#### PASSAGE GIVEN:
• • • • •
# Urban Training



## Howard Gaines III (Dec 26, 2007)

Has anyone done any training within the town/city limits and had community leaders or police officers tell you that you couldn't train on the property? My thinking here is that a bite scenario at an ATM machine or other area when folks aren't around would be interesting. Have you been asked to sign a paper regulating when or how you train in those areas, if w/in city limits?


----------



## Dan Long (Jan 10, 2008)

Is Harrington considered urban now? I thought you had to have more than 2 stop lights to be considered an urban center...  

I'd be interested in hearing how you'd go about this. Would the dog be in a stay inside your vehicle with the door open and then come to your aid when you were attacked? Or would the dog be on a leash next to you? 

I imagine if you picked the time of day right, no one would say a thing to you. Noon on Saturday probably wouldn't be the best time, but 11pm on a weeknight would probably work.


----------



## Kyle Sprag (Jan 10, 2008)

I had some "Metro PD" Jack Ass come up to me in plain cloths a couple of months ago and tell me it was Illegal what I was doing. :lol: :lol: :lol: 

I just ignored him and told him to do what he needed to do.....He left. =D> 


The park police use to start shit a lot but it seems they have decided that better us training than Bums and gang bangers using the grass.


----------



## Matthew Grubb (Nov 16, 2007)

Don’t feel bad Howard or Kyle….. I’ve had the police called on me twice when we were doing urban track training in one of our neighborhoods. Its always interesting to get dispatched to investigate yourself… acting suspicious…. While both you and your dog have big reflective “Police K9” patches on your persons. 

They have yet to ever call on our decoys who are lying next to a dumpster or on the low side of a curb….. go figure!
• • • • •
#### GOAL:
Transcribe the urban training thread word for word, starting at "Is Harrington considered" and ending at "Sprag (Jan 10, 2008)". Rely on the forum thread alone.
• • • • •
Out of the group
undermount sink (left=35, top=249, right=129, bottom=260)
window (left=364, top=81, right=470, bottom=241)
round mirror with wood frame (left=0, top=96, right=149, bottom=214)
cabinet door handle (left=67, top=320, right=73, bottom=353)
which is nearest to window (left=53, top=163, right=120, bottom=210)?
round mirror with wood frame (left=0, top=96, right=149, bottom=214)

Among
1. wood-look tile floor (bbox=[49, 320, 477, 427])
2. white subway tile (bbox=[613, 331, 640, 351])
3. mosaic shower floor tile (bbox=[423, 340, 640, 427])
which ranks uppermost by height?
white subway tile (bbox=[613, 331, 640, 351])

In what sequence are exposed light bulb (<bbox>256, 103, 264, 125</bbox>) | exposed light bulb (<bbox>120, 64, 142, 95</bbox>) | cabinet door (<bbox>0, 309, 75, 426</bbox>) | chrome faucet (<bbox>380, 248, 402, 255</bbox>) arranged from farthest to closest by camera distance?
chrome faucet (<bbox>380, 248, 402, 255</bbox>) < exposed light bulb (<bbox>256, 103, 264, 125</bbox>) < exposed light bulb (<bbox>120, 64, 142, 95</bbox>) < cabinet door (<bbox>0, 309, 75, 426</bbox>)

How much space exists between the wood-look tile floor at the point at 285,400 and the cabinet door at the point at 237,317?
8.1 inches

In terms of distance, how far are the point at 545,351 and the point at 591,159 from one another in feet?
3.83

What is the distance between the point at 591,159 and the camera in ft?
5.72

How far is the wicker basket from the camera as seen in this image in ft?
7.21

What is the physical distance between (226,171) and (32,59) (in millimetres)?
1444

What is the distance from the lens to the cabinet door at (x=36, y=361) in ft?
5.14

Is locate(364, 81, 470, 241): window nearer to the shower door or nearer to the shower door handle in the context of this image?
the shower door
• • • • •
#### TASK RESPONSE:
Is Harrington considered urban now? I thought you had to have more than 2 stop lights to be considered an urban center...  

I'd be interested in hearing how you'd go about this. Would the dog be in a stay inside your vehicle with the door open and then come to your aid when you were attacked? Or would the dog be on a leash next to you? 

I imagine if you picked the time of day right, no one would say a thing to you. Noon on Saturday probably wouldn't be the best time, but 11pm on a weeknight would probably work.


----------



## Kyle Sprag (Jan 10, 2008)